Gel Electrophoresis
(A) Agar Gel preparation
1. Put 0.9 g agarose in a 250ml flask with 70ml 1X TBE(a buffer solution)
2. boil it until it becomes clear
3. allow the gel solution to cool to about 50 oC
(B) Setting the running chamber
4. Use the plastic paper to make the tank become sealed. Set the comb over the gel plate so that the teeth rest just above the plate.
5. slowly pour the gel onto the plate until the solution covers about one-half the height of the comb’s teeth. (avoiding creating any bubbles)

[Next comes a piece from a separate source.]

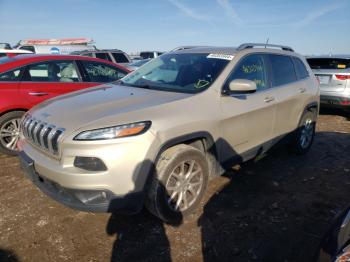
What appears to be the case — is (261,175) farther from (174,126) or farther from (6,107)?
(6,107)

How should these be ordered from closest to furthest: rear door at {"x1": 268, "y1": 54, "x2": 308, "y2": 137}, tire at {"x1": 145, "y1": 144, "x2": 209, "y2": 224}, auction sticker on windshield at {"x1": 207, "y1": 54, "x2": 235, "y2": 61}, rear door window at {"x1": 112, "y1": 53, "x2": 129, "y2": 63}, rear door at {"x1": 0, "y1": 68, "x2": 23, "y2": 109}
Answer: tire at {"x1": 145, "y1": 144, "x2": 209, "y2": 224}, auction sticker on windshield at {"x1": 207, "y1": 54, "x2": 235, "y2": 61}, rear door at {"x1": 268, "y1": 54, "x2": 308, "y2": 137}, rear door at {"x1": 0, "y1": 68, "x2": 23, "y2": 109}, rear door window at {"x1": 112, "y1": 53, "x2": 129, "y2": 63}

6. allow the gel to solidify.
7. when the gel has hardened, squirt some water around the comb and then pull the comb teeth from the gel slowly.
(C) Loading the samples
8. place your gel in the running chamber with wells nearest the negative(black) electrode, and completely cover the gel with 1X TBE solution. DO NOT move the running chamber from this point on.
9. carefully load each of the samples(MK, M, F, S1, S2, D1, D2) into their corresponding wells in your gel.

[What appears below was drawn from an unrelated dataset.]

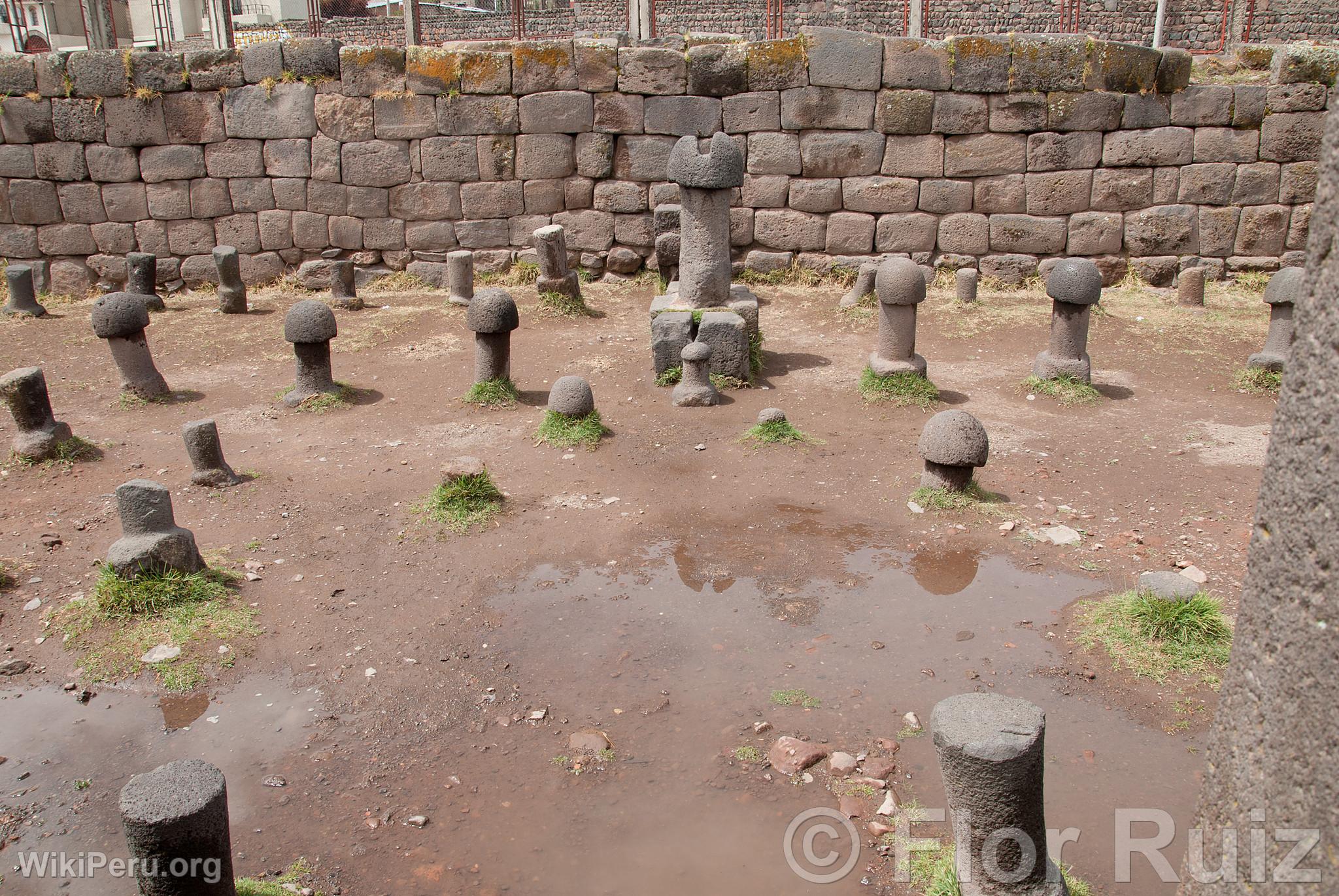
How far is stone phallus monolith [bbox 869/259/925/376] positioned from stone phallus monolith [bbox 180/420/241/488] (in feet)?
18.4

10. attach the positive(red) and negative(black) electrodes to the corresponding terminals.(red into red, black into black) on the power supply and on the gel box.
11. turn the power on to about 100-120 volts, and make sure that small bubbles arise from the electrodes in the gel buffer.
12. wait for about one hour or the samples has moved about 3/4 distance .
(D) Staining the samples
13. Put the gel out of the tank and put it into the staining solution overnight.